- Born: 26 February 1898 Woskresenówka, then Russian Empire, now Ukraine
- Died: 9 September 1980 (aged 82) Skierniewice, Poland
- Citizenship: Polish
- Education: Kharkiv University University of Warsaw
- Known for: Jablonski diagram
- Scientific career
- Fields: Physics - photoluminescence
- Workplaces: Friedrich-Wilhelms-Universität Nicolaus Copernicus University in Toruń
- Doctoral advisor: Stefan Pienkowski

= Aleksander Jabłoński =

Polish physicist (1898–1980)

Aleksander Jabłoński (born 26 February 1898 in Woskresenówka, in Imperial Russia; died 9 September 1980 in Skierniewice, Poland) was a Polish physicist and member of the Polish Academy of Sciences. His research was in molecular spectroscopy and photophysics.

▶ Information shown
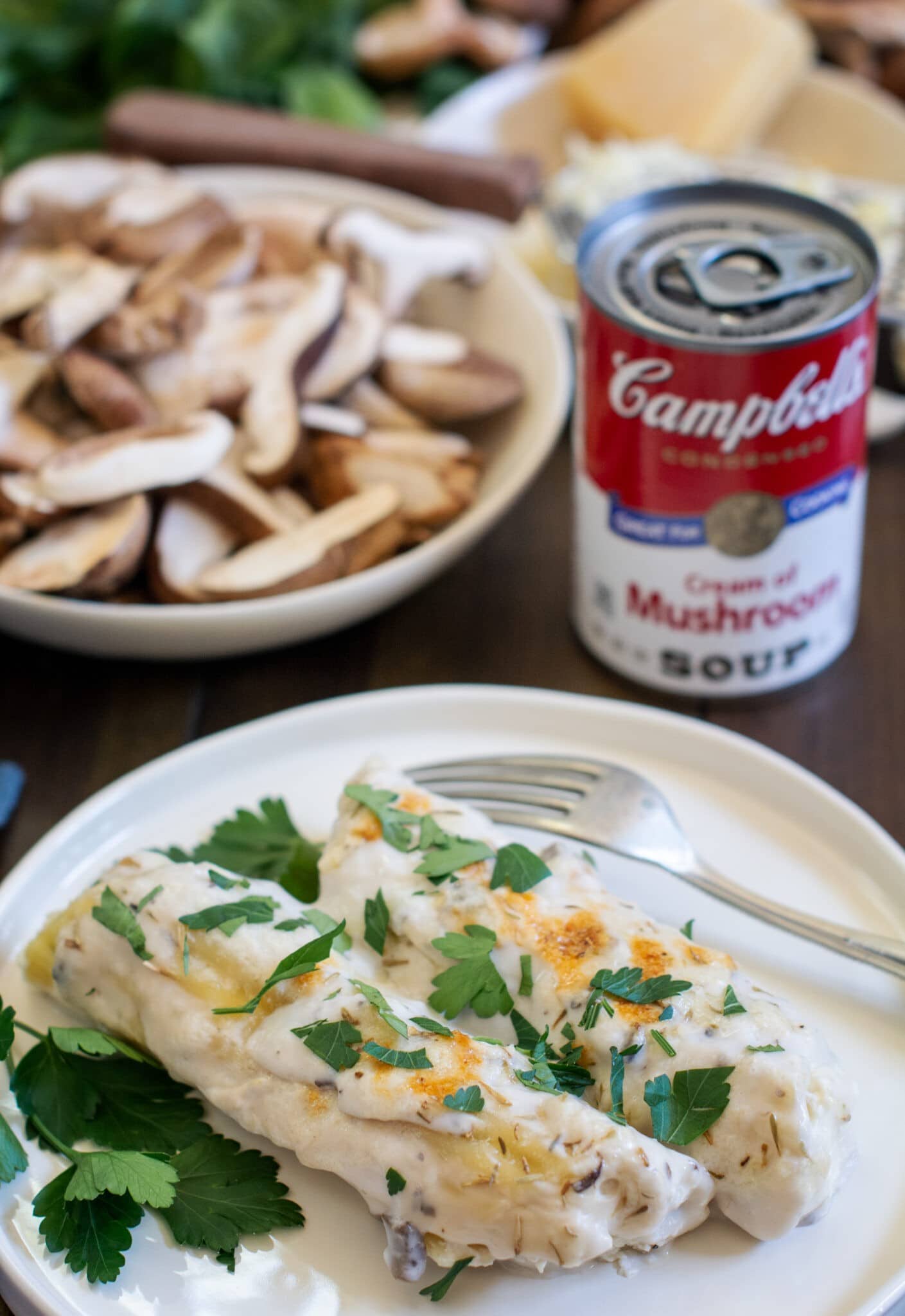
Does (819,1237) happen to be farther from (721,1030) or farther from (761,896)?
(761,896)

▶ Exercise task
Who was Aleksander Jabłoński's doctoral advisor, according to the Jabłoński biography?

▶ Task answer
Stefan Pienkowski